Strona:PL Montepin - Jasnowidząca. T. 2.pdf/155

Z Wikiźródeł, wolnej biblioteki
Ta strona została skorygowana.

Naprzód związał dozorcy ręce w tył. a potem nogi przymocował do łóżka, tak, że było niepodobieństwem, aby związany mógł się poruszyć.
Do tej chwili wszystko szło tak jak sobie tego tylko życzyć można było i nadzieje Vaubarona zdawały się urzeczywistniać.
Rozgorączkowany przystąpił do okna zakratowanego i począł piłować.
W kwadransie stalową płytką tyle przepiłował prętów żelaznych, że się utworzył otwór wcale dostateczny, aby przeleźć można.

XXIV.

Vaubaron wskoczył na okno, przywiązał jeden koniec sznura, który sobie był przygotował, do kraty w oknie, a drugi koniec spuścił na dół. Po kilku sekundach stanął nogani na bruku.
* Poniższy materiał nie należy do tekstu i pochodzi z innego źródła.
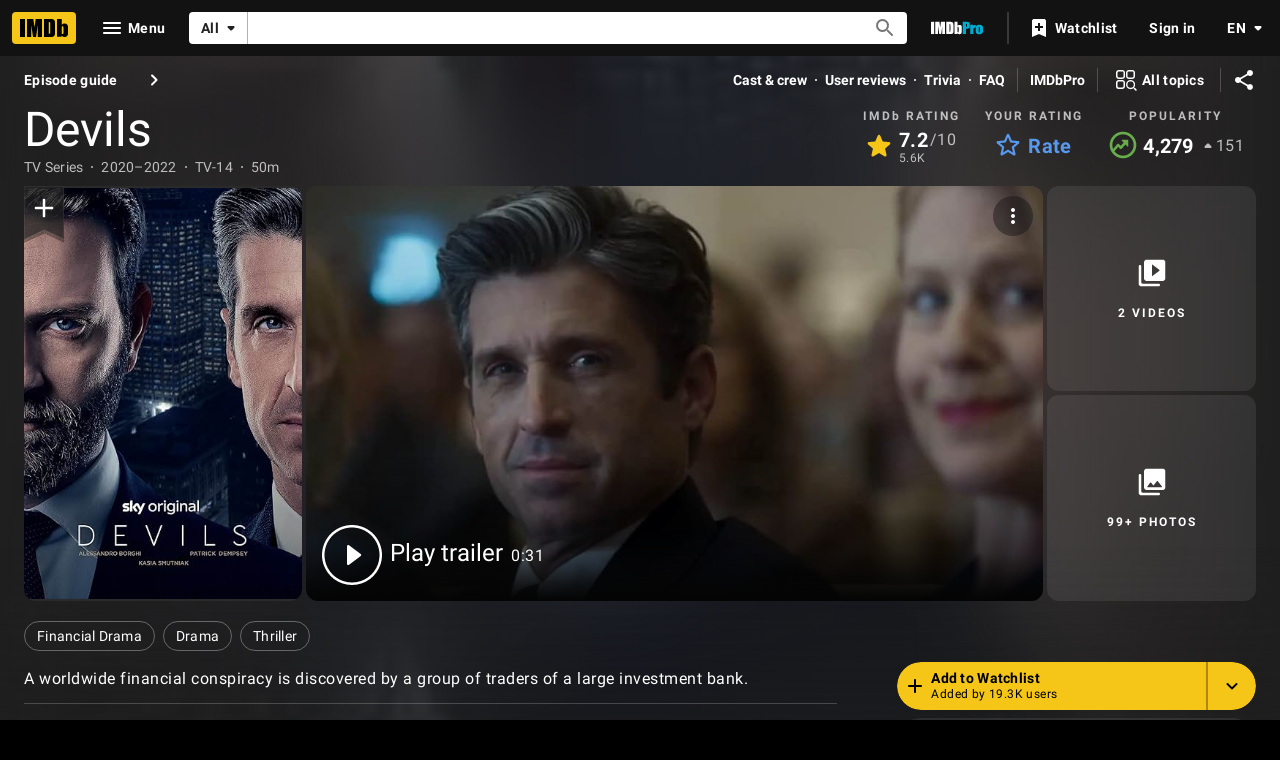

--- FILE ---
content_type: text/html; charset=UTF-8
request_url: https://s.media-imdb.com/title/tt7939218/
body_size: 2209
content:
<!DOCTYPE html>
<html lang="en">
<head>
    <meta charset="utf-8">
    <meta name="viewport" content="width=device-width, initial-scale=1">
    <title></title>
    <style>
        body {
            font-family: "Arial";
        }
    </style>
    <script type="text/javascript">
    window.awsWafCookieDomainList = [];
    window.gokuProps = {
"key":"AQIDAHjcYu/GjX+QlghicBgQ/7bFaQZ+m5FKCMDnO+vTbNg96AEjXDd5GG2UH21aRSEdOOwEAAAAfjB8BgkqhkiG9w0BBwagbzBtAgEAMGgGCSqGSIb3DQEHATAeBglghkgBZQMEAS4wEQQMJRvj6KHN1SZDyy/bAgEQgDuB43sNIUY3n1BtkX7MJggT1sT3DunwpTm7Vis+NY8Ug+2LuSOB5YQEK8OE4REU0M09ckOEhHSpn/2kHw==",
          "iv":"D549yQCwAAAABWio",
          "context":"YNu8qvI+QvsPDIobeKob0t5dQu1gVb93LPNGeCeR/GzKCXrDKtewjZagY1DhDaqKrtlT9Ly9ZH2qOk7iJZcLPVaQi1fvMrLJsSL95VTne8jlCLf3gu2dYg9TN808FjhhDtI6v1IhvxugZXZIHzXkebS+yAz2gw3DXZxGnLJ7KFcIS8SMwOll2Fa5ZKDYZ5bOyf+QIj6pQdYGEzZLi8781ZClAjAhFD4S4LnebT3kq/VclPSKmHWFNmivqw5DrRqTuBO0fLLg9J6k/yNwmlBliGM0A6JZ7mtJ+DRL0FDIJdeImShTgDAh86ZGWLNCQTJp9ZY6uvFOuKLAtEenJTMVcfBZK2L0kP6pR4w5x5CZCOVgQb65Gzem4gbMME2ALiz2plHQkLTsRhbNvNbjgYkNQwUyZj4WI0IJArOMbfRIozYEAfQJvhyDSmhew2fElsjn5E0CWbV1IuDkJ4fN4Z/8e+NpUVgBVqV5dbfVuYgyA+878jgrddelw8NmEsN/f/8xpsOp1my6CNVQWq9t8V4x+kz5n4niHKgwDYzM0MT7M8SxdWVq1Q/LicsAHKjCuLReaSnMNpzCLj+71q6U3pk8u8g/L1FS4r600dtLenrka3ffYrLr612uxm/vp0UXbIK/gD/1Isw6AuAQTqXVzFUPDxL5NEBMwVoYUm0LRlaVHgovghHF2w1BvTUQXla0kO9thgiIAPSWTSHa1oKI3i2Aow2axCztaGZ8fivngbNNffIxp6UNY9GUZQ=="
};
    </script>
    <script src="https://1c5c1ecf7303.a481e94e.us-east-2.token.awswaf.com/1c5c1ecf7303/e231f0619a5e/0319a8d4ae69/challenge.js"></script>
</head>
<body>
    <div id="challenge-container"></div>
    <script type="text/javascript">
        AwsWafIntegration.saveReferrer();
        AwsWafIntegration.checkForceRefresh().then((forceRefresh) => {
            if (forceRefresh) {
                AwsWafIntegration.forceRefreshToken().then(() => {
                    window.location.reload(true);
                });
            } else {
                AwsWafIntegration.getToken().then(() => {
                    window.location.reload(true);
                });
            }
        });
    </script>
    <noscript>
        <h1>JavaScript is disabled</h1>
        In order to continue, we need to verify that you're not a robot.
        This requires JavaScript. Enable JavaScript and then reload the page.
    </noscript>
</body>
</html>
Potem zwrócił się na prawo i szedł wzdłuż muru aż do końca budynku.
Stanąwszy na rogu, obrócił się i odmierzył wedle wskazówki galernika dwadzieścia pięć kroków wstecz. Teraz zatrzymał się i począł rękoma macać po ścianie.
Po niedługiej chwili napotkał w murze na dwie okrągłe dziury, wetknął w nie palce i z łatwością odjął kamienną, płytę. Radość Vaubarona była nie do opisania. Gdy odjął kamień, zdawało mu się, że ustąpiły zapory, które go od świata i córki dzieliły. Vaubaron nie inaczej sądził, jak że jest wolny, zbawiony.